Before we dive in, let me answer the question that YES, there is righteous anger. The emotion you feel when you witness cruelty, injustice, or sin. Righteous anger does have a role in the Christian’s life, but that will be a discussion for a whole other day, since that’s not the area that we need some chiseling in.
Ed Chinn writes, “Burning or prolonged anger is a warning light that something is out of balance in life. Anger is closely tied to feeling threatened. A sense of threat, real or imagined, usually arises out of a perception of oppression, humiliation, injustice, physical danger or just a lack of control over our environment and circumstances.
Guilt can also trigger anger. For example, if we know or feel that we've violated the law (biblical, moral, or civic), we may live under a cloud that God or the IRS or the sheriff is about to get us. That lack of control over our circumstances can make us angry.”
Ultimately, the hot lava of anger erupts when our pride is damaged, our control is taken, or our conscience is convicted. Anger quickly becomes a sin that is the fruit of a deeper rooted sin.
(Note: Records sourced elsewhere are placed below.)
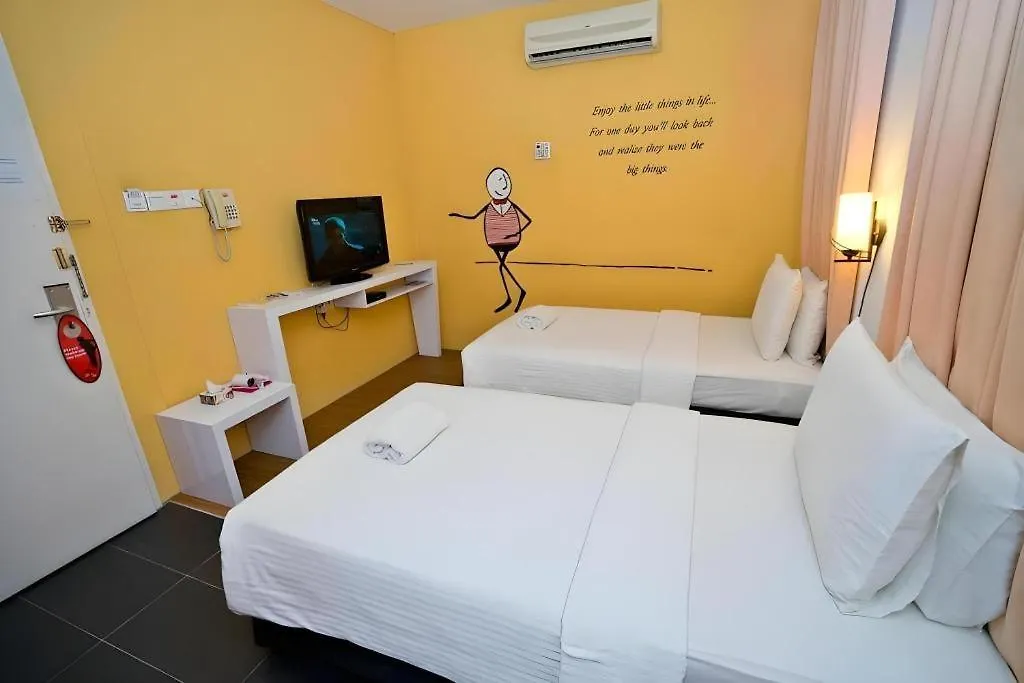 Zoom Inn Boutique Hotel - Danga Bay Johor Bahru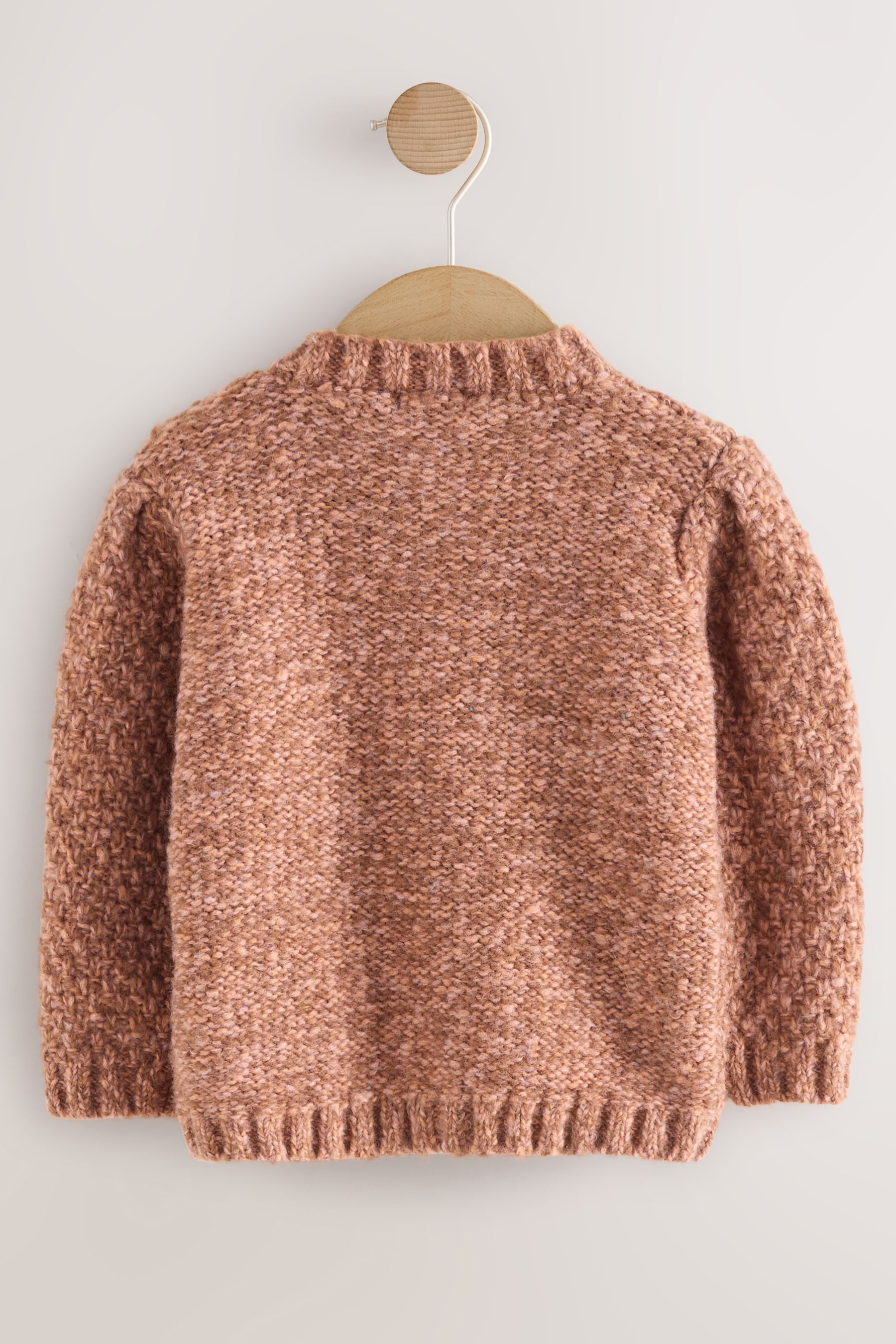 Next Strickjacke Grobgestrickte, noppige Strickjacke (1-tlg) günstig online kaufen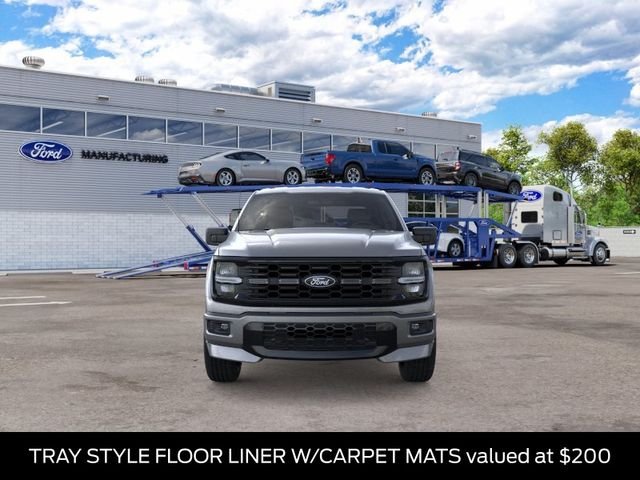 New 2026 Carbonized Gray Metallic Ford STX® image 7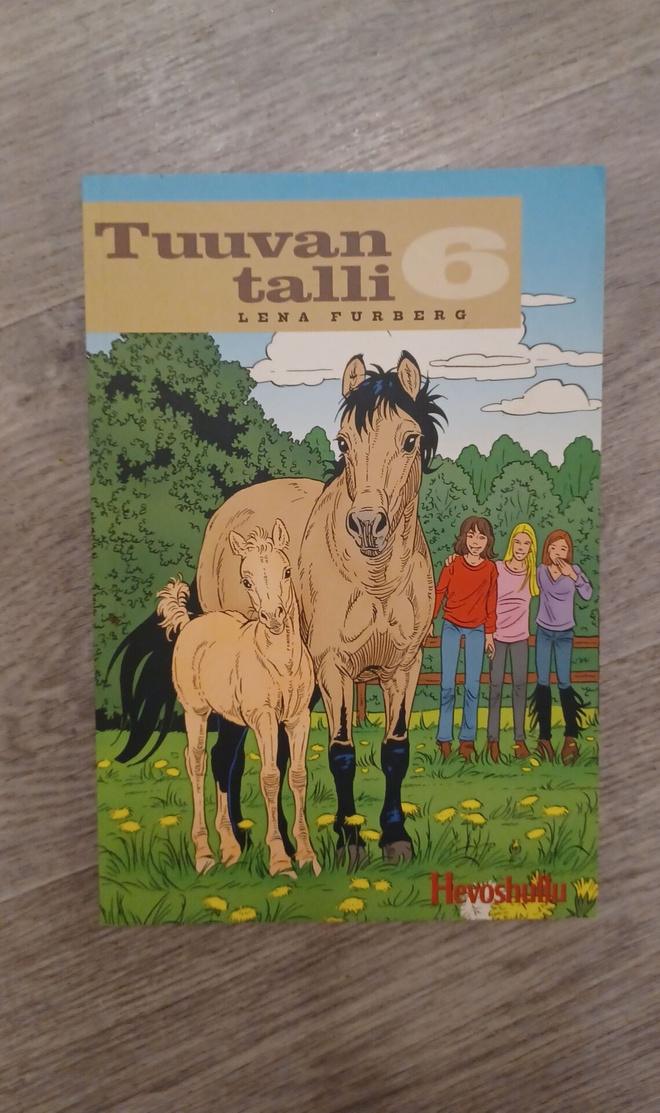 Tuuvan talli 6 (Lena Furberg)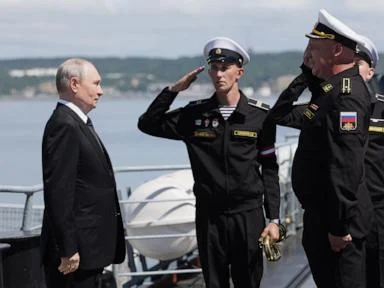 Pres. Putin threatens retaliation for Western seizures of Russian commercial vessels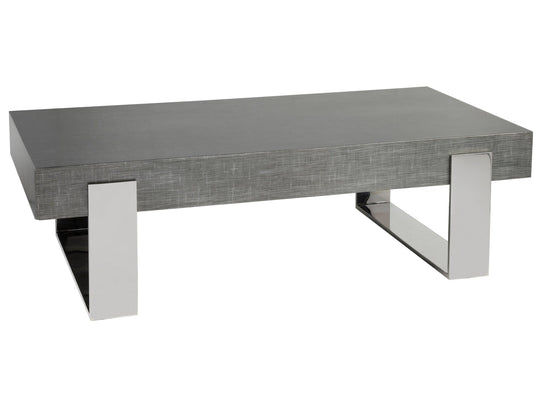 Artistica Home Signature Designs Iridium Rectangular Cocktail Table COFFEE TABLES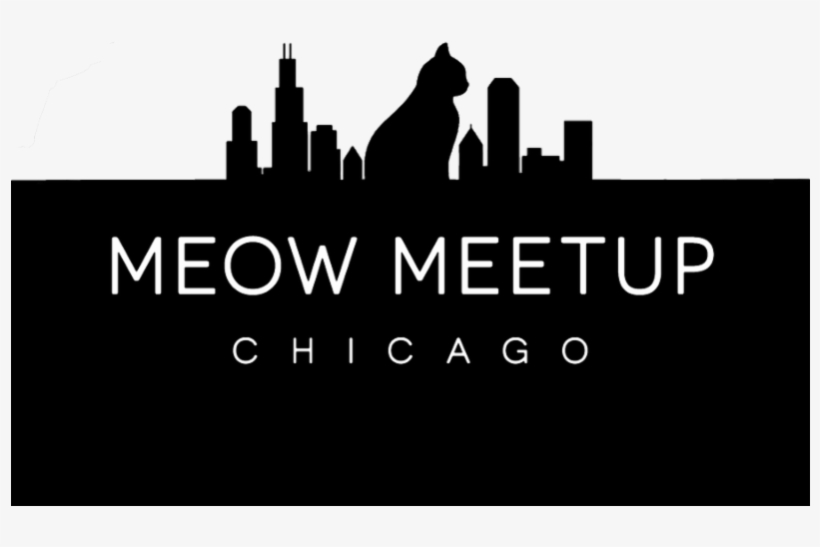 Large Logowhite Outline Skyline Black - Donald E Stephens Convention Center, transparent png download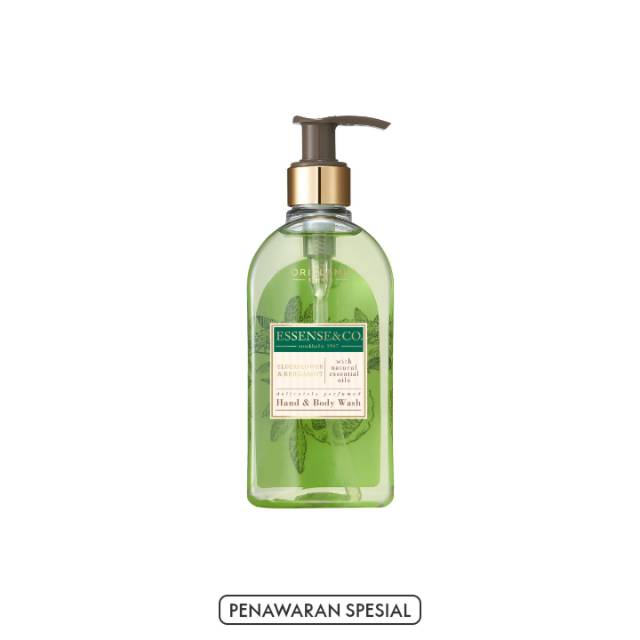 Essense & Co Sữa Rửa Mặt & Bergamot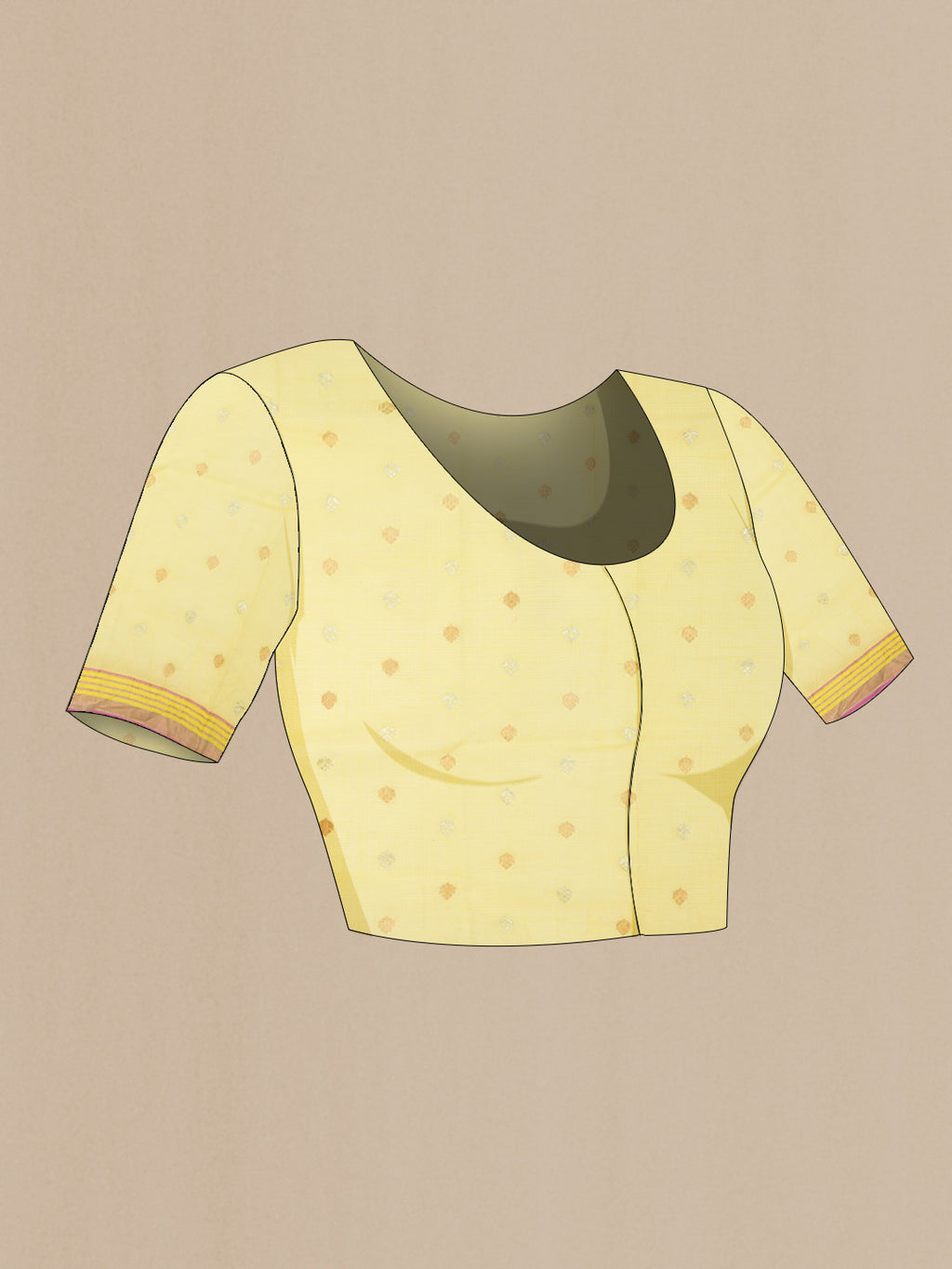 blouse closeup
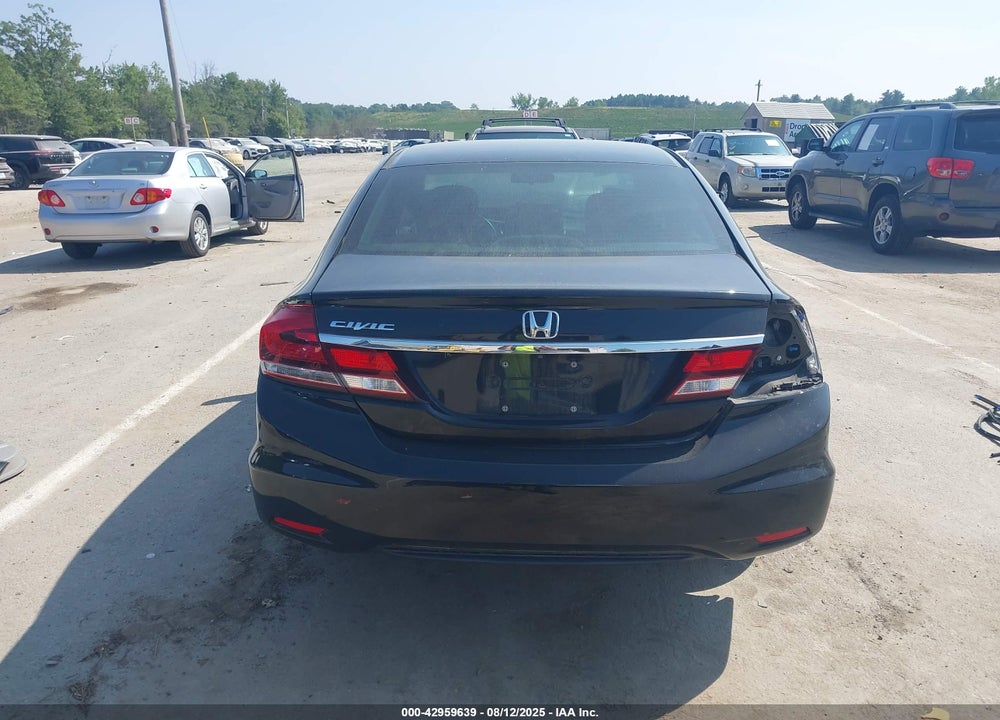 2015 HONDA CIVIC VIN: 19XFB2F59FE218196
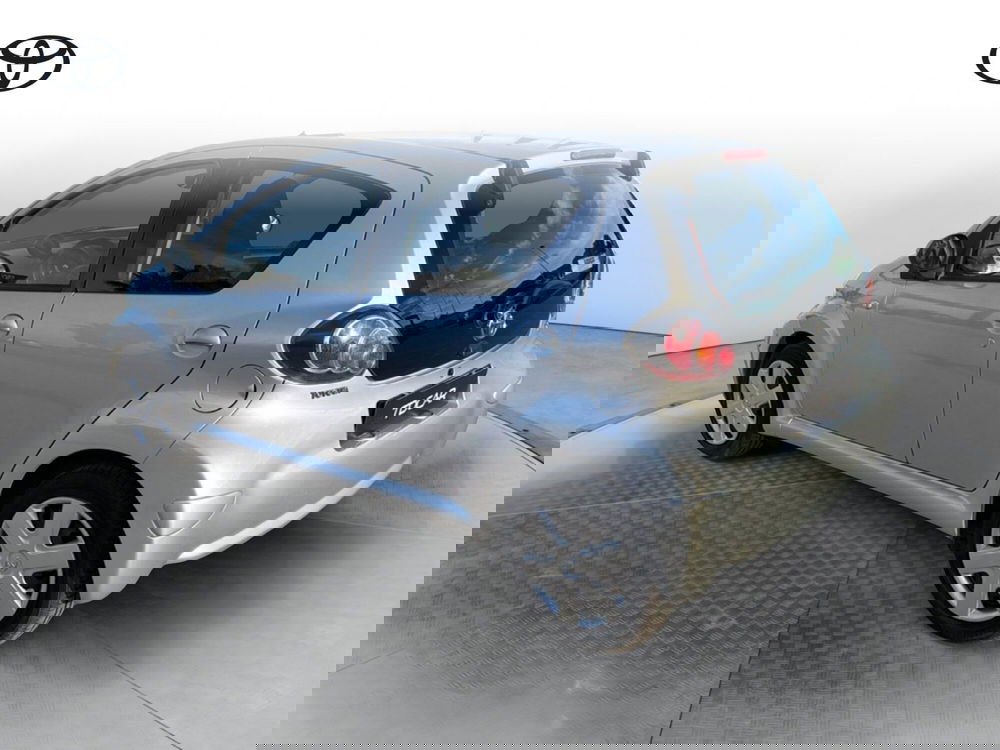Toyota Aygo usata a Siracusa (4)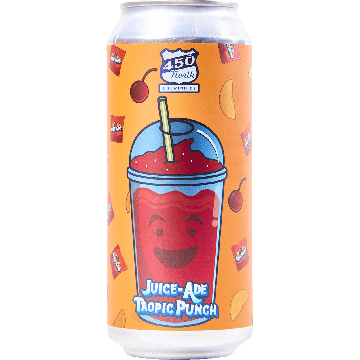 SLUSHY XXL Juice Ade - Tropic Punch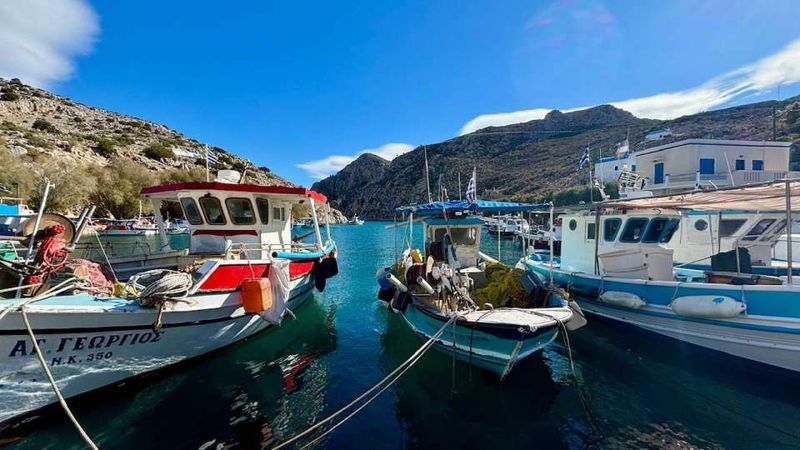 Emborios Fishing Village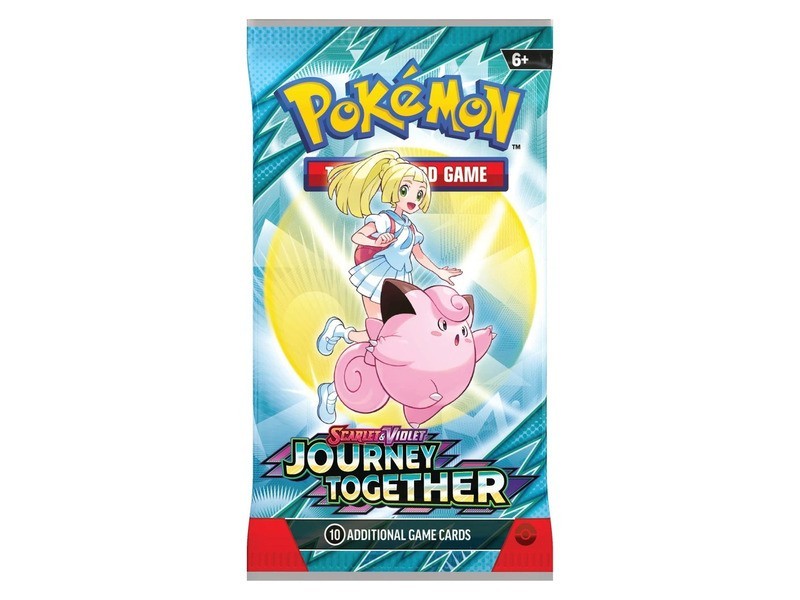 Pokémon kártya SV09 Journey Together boostercsomag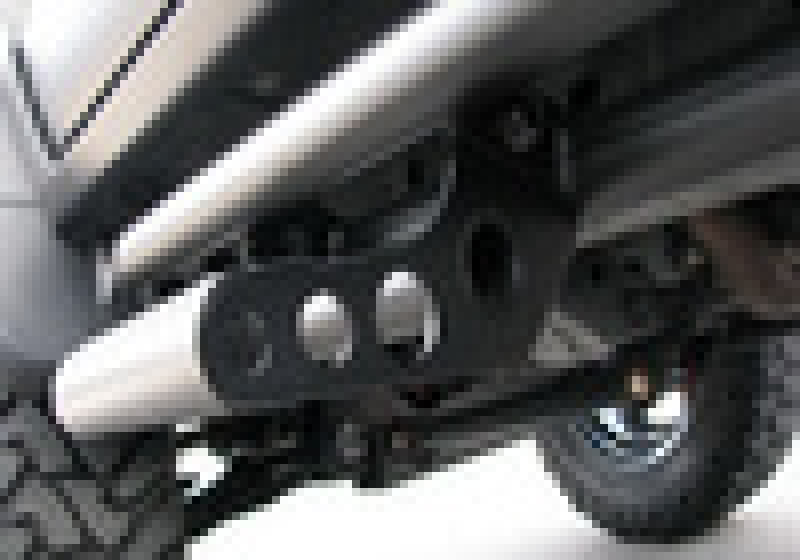 N-Fab RKR Rails 2018 fits Jeep Wrangler JL 4 Door Dab Length - Gloss Black - 1.75in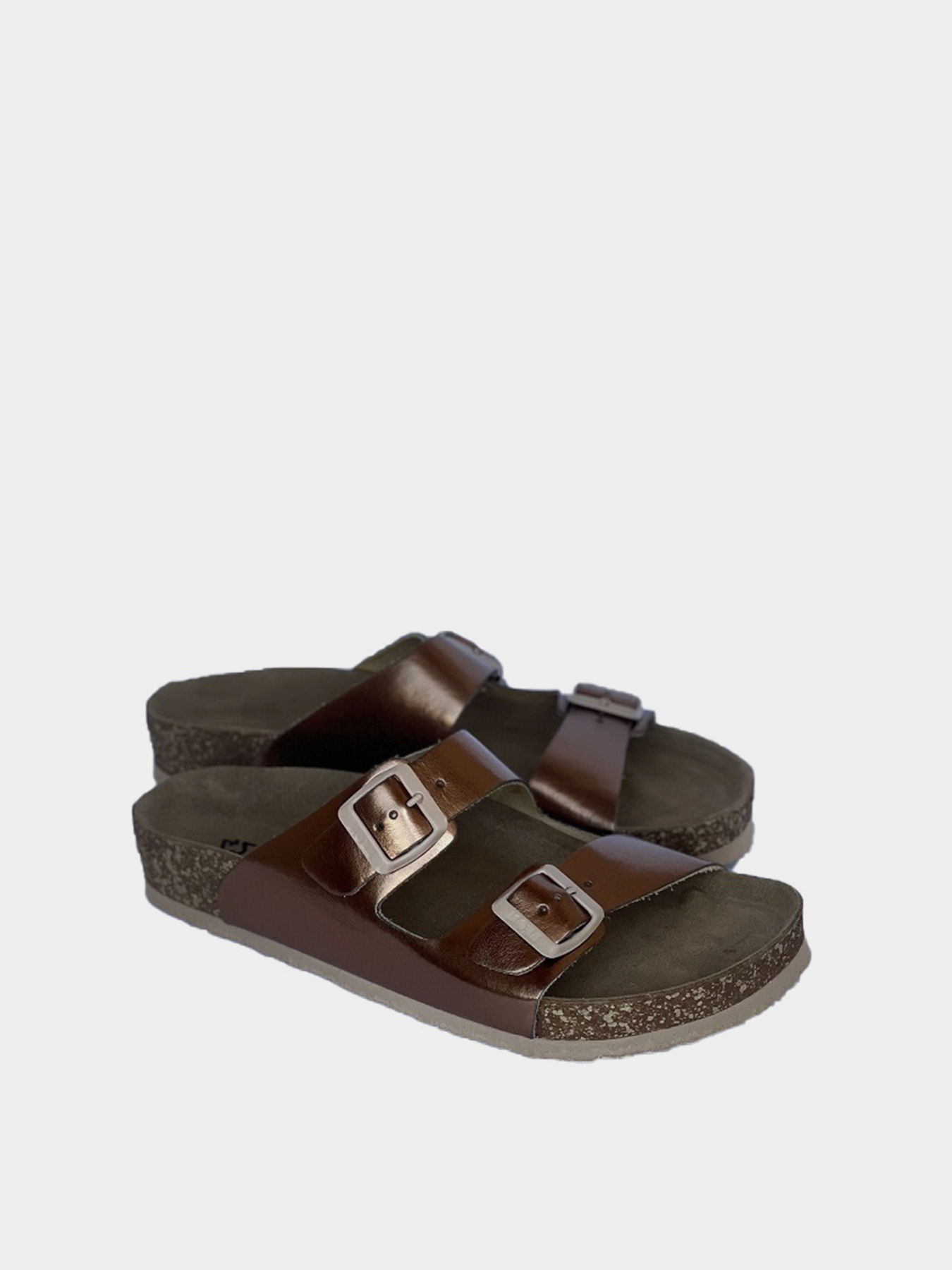 Шльопанці Leon модель 4010-Dark Brown Фото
God created anger as an emotional drive toward action because angry people tend to become active people. But, so many of us misuse it. We have so much sin, bitterness, and pride in our hearts that our actions are ill intentioned. So what are the warning lights for this destrictive anger? How can we avoid the sin?
1. LISTEN FIRST – talk last. Don’t speak until you’ve listened. Ignorance is often a most passionate communicator.
James 1:19Wherefore, my beloved brethren, let every man be swift to hear, slow to speak, slow to wrath:
2. LET GO. Anger ferments into bitterness and boils into foolishness.
Ephesians 4:26 Be ye angry, and sin not: let not the sun go down upon your wrath:
3. LEVERAGE KINDNESS. When there is gap between what we expect and what we experience, we get to choose what we fill the void with. Trust or distrust. What we fill the gap with reveals our depth of spirituality. Love believes all things…it gives the benefit of the doubt. Proverbs 19:11: "A man's discretion makes him slow to anger, and it is his glory to overlook a transgression." In other words, balance gives a sense of discretion in life. And, it is the mark of wisdom to be able to overlook perceived transgressions.
Ephesians 4:31-32 Let all bitterness, and wrath, and anger, and clamour, and evil speaking, be put away from you, with all malice: And be ye kind one to another, tenderhearted, forgiving one another, even as God for Christ's sake hath forgiven you.
God, please give me strength to listen before I speak.
Lord, I am not you, so holding on to anger only damages me and other’s image of you when they see me. Help me to let go of my frustrations and reject my irritations in the moment.
Father, you’ve been so kind to me. Help me extend that benefit of the doubt to someone else today. Let them see you in me.